For example, imagine a qubit with an upness of 1, and one with an upness of -1. What's the difference? Well, the one with an upness of 1 is just the state up. For the other, if we ask whether it's up or down it'll answer 'up' with probability (-1)= 1, which makes it a certainty. And if it is certain that its own state is up, with no regard to the strange minus sign, who are we to argue?

To do maths we need some way of writing the superpositions down. If we have some state that we want to call S, we write it down like this.

S = (upness of S) x up + (downness of S) x down

Here we have written quantum states in an equation as if they were numbers, which might be a bit confusing. We have to remember what is a number and what isn't. So, from now on, all quantum states will be underlined.
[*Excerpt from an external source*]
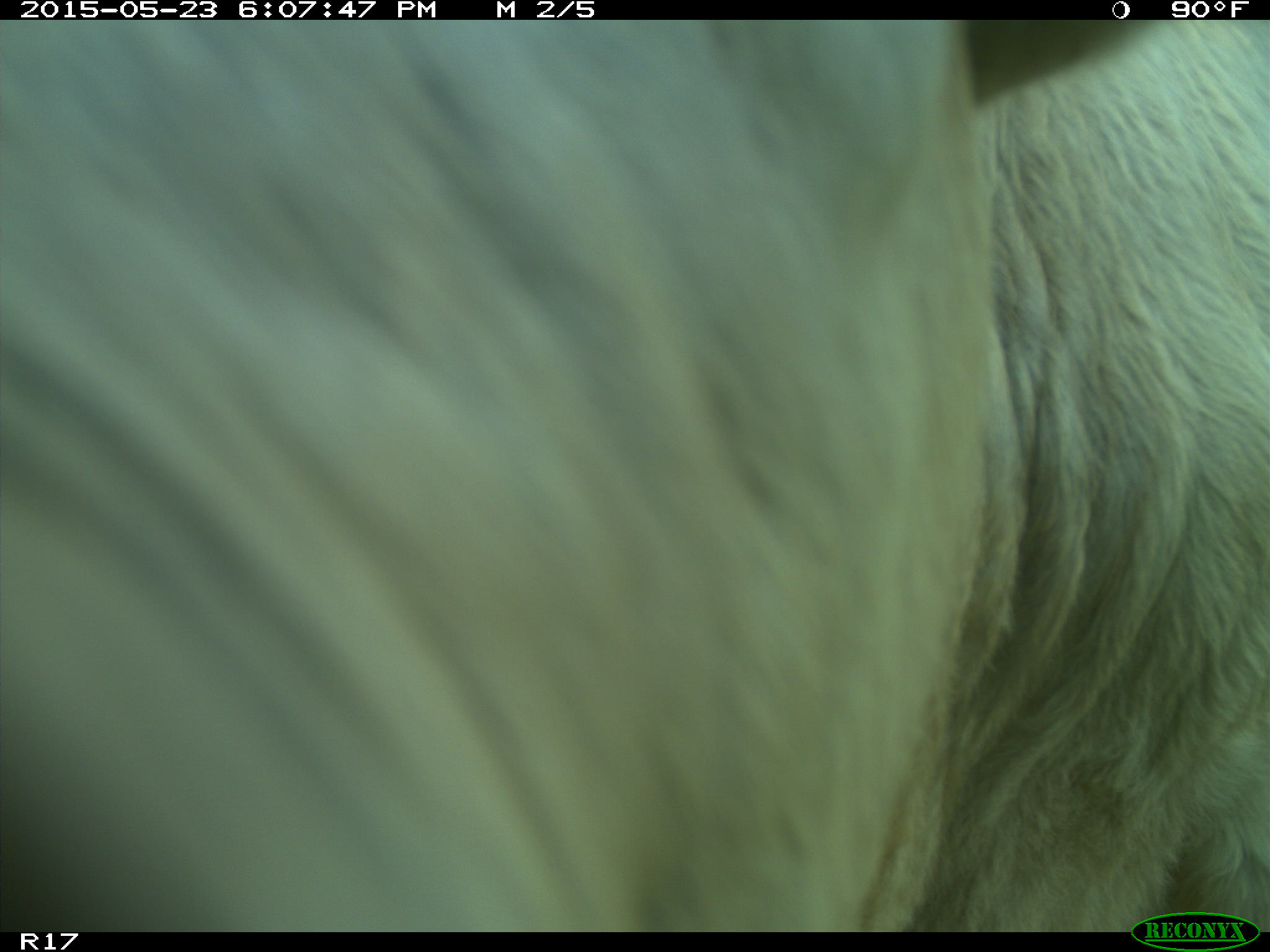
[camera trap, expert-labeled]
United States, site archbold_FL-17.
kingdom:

S = (upness of S) x up + (downness of S) x down

That's better! This includes all the relevant information, and looks nice and mathsy.

This equation has a x and a + in there, which look like multiplication and addition. However, unlike normal multiplication, the one here doesn't multiply numbers together. Instead it multiplies a number with a quantum state, whatever that means. Nevertheless, when we do algebra type stuff with them, they follow the same rules as multiplication and addition. So let's just pretend they make sense.

Two of our favourite states are called left and right. The state called right is a superposition of up and down that has the same upness as downness.

right = √½ × up + √½ × down,

Left is the same, but it has a negative downness.

left = √½ x up + (-√½) x down

It turns out that these are as different from each other as up and down. This is because of the minus sign, which does interesting things with the maths when part of a superposition as we found out last time. And because these states are completely different, we are also allowed to measure whether our qubit is left or right.

What if we have a qubit that is in the up state and we measure whether it is left and right? Well, just as left is a superposition of up and down, up can be thought of as a superposition of left and right.

up = √½ × left + √½ × right

So if we do the left/right measurement, the qubit will have to decide one way or the other.

It's not just the up state can be thought of as a superposition of left and right. Anything can

S = (leftness of S× left + (rightness of S) × right
= (upness of S) x up + (downness of S) x down

Entanglement

In the original draft of this post, there was a bunch of stuff about how to describe pairs of qubits,  and some of the details about some of the more interesting measurements for them work. But that made everything far too long. All that stuff was moved to its own post: Fun measurements for pairs of qubits. So if you want the full experience, check that out before you continue.

I'll assume you're skipping it, so let's take a few paragraphs for a very brief overview of the world of two qubits. For this we need to know what the possible states of two qubits are. Each qubit has two possible states: up and down. So two qubits have four possible states: both up, both down, the first one up and the second one down and vice-versa. Let's call these uu, dd, ud and du. The kind of superpositions that you can get for two qubits then look like this

uuness x uu + udness x ud + duness x du + ddness x dd .

If we simply have something like uu, the two qubits are in their own state and don't really care what the other is doing. This is also true for the state

½ uu + ½ ud + ½ du + ½ dd

Despite having lots of fancy superpositions going on, it turns out that this is just another way of writing that both qubits are in the state left. Again, they are both doing their own thing, without any relation to the other. There are lots of states like this. They are called separable states.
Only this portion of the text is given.